Spicy chicken curry — Fotolia
Regular consumption of spicy foods linked to lower risk of early death: Data suggest most benefit from eating spices regularly throughout the week…
Previous research has suggested that beneficial effects of spices and their bioactive ingredient, capsaicin, include anti-obesity, antioxidant, anti-inflammation and anticancer properties.
So an international team led by researchers at the Chinese Academy of Medical Sciences examined the association between consumption of spicy foods as part of a daily diet and the total risk and causes of death.
They undertook a prospective study of 487,375 participants, aged 30-79 years, from the China Kadoorie Biobank. Participants were enrolled between 2004-2008 and followed up for morbidities and mortality.
All participants completed a questionnaire about their general health, physical measurements, and consumption of spicy foods, and red meat, vegetable and alcohol.

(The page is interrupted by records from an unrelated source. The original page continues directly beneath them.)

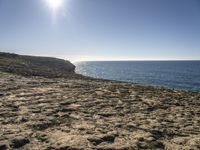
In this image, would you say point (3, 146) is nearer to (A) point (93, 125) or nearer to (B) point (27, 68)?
(A) point (93, 125)

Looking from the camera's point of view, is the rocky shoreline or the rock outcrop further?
the rock outcrop

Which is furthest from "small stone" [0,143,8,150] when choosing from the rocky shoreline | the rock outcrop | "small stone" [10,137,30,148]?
the rock outcrop

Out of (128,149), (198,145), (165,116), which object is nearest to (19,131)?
(128,149)

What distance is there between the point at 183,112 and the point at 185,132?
3.21m

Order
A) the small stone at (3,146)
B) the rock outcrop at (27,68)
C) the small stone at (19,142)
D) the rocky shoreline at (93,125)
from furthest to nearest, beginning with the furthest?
1. the rock outcrop at (27,68)
2. the rocky shoreline at (93,125)
3. the small stone at (19,142)
4. the small stone at (3,146)

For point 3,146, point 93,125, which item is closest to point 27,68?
point 93,125

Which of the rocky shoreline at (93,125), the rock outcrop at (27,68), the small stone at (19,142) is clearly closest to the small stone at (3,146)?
the rocky shoreline at (93,125)

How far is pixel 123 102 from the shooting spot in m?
12.3

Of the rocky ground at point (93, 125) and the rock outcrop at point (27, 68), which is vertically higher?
the rocky ground at point (93, 125)

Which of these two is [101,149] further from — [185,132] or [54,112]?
[54,112]

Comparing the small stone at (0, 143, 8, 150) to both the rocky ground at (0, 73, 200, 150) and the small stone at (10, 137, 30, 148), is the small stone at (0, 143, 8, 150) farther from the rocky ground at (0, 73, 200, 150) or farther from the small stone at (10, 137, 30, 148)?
the small stone at (10, 137, 30, 148)

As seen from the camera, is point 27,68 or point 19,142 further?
point 27,68

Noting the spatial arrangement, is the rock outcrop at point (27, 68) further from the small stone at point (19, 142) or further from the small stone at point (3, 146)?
the small stone at point (3, 146)

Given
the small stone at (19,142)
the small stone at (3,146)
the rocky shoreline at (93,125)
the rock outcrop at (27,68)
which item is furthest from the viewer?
the rock outcrop at (27,68)
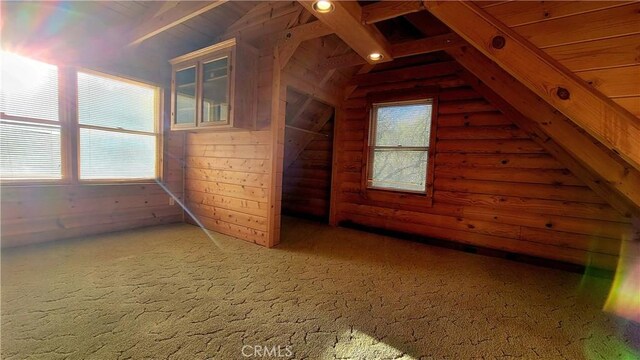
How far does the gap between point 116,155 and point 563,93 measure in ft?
13.4

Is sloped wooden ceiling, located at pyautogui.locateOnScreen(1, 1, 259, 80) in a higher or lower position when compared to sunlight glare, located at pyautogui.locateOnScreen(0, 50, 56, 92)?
higher

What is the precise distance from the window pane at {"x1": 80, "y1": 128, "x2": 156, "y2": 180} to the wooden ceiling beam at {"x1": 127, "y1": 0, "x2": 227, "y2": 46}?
1.10m

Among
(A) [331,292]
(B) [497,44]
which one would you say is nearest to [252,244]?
(A) [331,292]

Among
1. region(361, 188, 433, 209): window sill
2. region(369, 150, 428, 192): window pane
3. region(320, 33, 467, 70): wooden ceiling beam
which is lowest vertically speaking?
region(361, 188, 433, 209): window sill

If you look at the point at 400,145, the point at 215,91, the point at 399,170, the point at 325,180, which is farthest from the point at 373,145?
the point at 215,91

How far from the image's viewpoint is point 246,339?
135 cm

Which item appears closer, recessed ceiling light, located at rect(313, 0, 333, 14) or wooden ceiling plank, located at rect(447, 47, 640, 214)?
recessed ceiling light, located at rect(313, 0, 333, 14)

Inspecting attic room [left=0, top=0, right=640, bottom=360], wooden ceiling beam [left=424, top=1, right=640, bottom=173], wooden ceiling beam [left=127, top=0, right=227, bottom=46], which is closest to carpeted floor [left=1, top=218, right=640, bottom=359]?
attic room [left=0, top=0, right=640, bottom=360]

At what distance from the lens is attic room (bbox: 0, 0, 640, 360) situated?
129cm

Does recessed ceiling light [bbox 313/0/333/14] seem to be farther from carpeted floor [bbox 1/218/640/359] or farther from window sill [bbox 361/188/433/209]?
window sill [bbox 361/188/433/209]

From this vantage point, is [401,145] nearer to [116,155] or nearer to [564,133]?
[564,133]

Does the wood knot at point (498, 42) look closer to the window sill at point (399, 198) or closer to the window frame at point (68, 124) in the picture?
the window sill at point (399, 198)

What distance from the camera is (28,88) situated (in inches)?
96.3

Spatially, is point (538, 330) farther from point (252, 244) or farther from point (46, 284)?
point (46, 284)
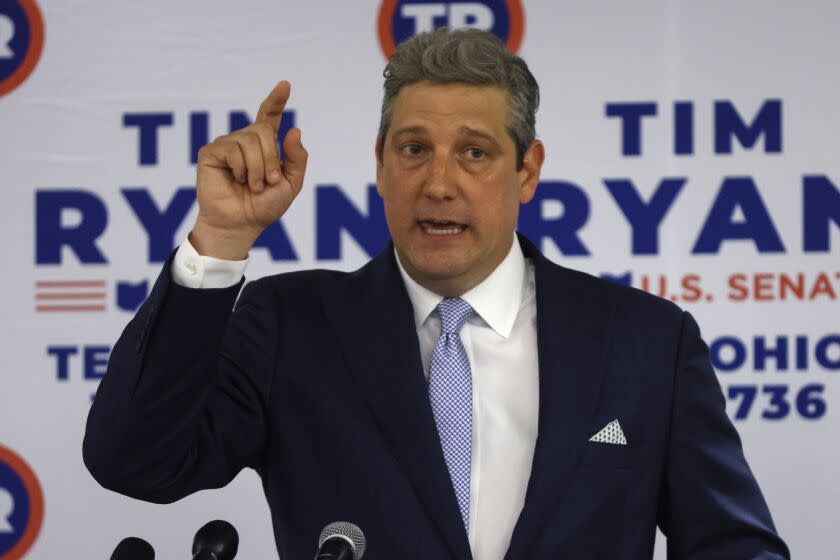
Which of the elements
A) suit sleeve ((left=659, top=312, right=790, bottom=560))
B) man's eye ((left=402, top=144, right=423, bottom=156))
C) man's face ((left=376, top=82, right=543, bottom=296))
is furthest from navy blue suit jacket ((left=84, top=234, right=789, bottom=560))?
man's eye ((left=402, top=144, right=423, bottom=156))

Participants with a history of cancer, heart disease, and stroke were excluded from the study, and factors such as age, marital status, level of education, and physical activity were accounted for…
Compared with participants who ate spicy foods less than once a week, those who consumed spicy foods 1 or 2 days a week were at a 10% reduced risk of death (hazard ratios for death was 0.90). And those who ate spicy foods 3 to 5 and 6 or 7 days a week were at a 14% reduced risk of death (hazard ratios for death 0.86, and 0.86 respectively).*
In other words, participants who ate spicy foods almost every day had a relative 14% lower risk of death compared to those who consumed spicy foods less than once a week.
The association was similar in both men and women, and was stronger in those who did not consume alcohol.
Frequent consumption of spicy foods was also linked to a lower risk of death from cancer, and ischaemic heart and respiratory system diseases, and this was more evident in women than men.
Fresh and dried chilli peppers were the most commonly used spices in those who reported eating spicy foods weekly, and further analysis showed those who consumed fresh chilli tended to have a lower risk of death from cancer, ischaemic heart disease, and diabetes.
Of course, the first [small] point of correction/disagreement is spelling. In New Mexico, the word is “chile”. Aside from that, as a science geek, I understand more study is needed before correlation becomes causation. Still I’m pretty happy that one of the main condimentos in my version of Mediterranean cuisine stretches East to Vietnamese-style garlic-chile sauce. My fave being Tuong Ot Toi Viet Nam from Huy Fong Foods.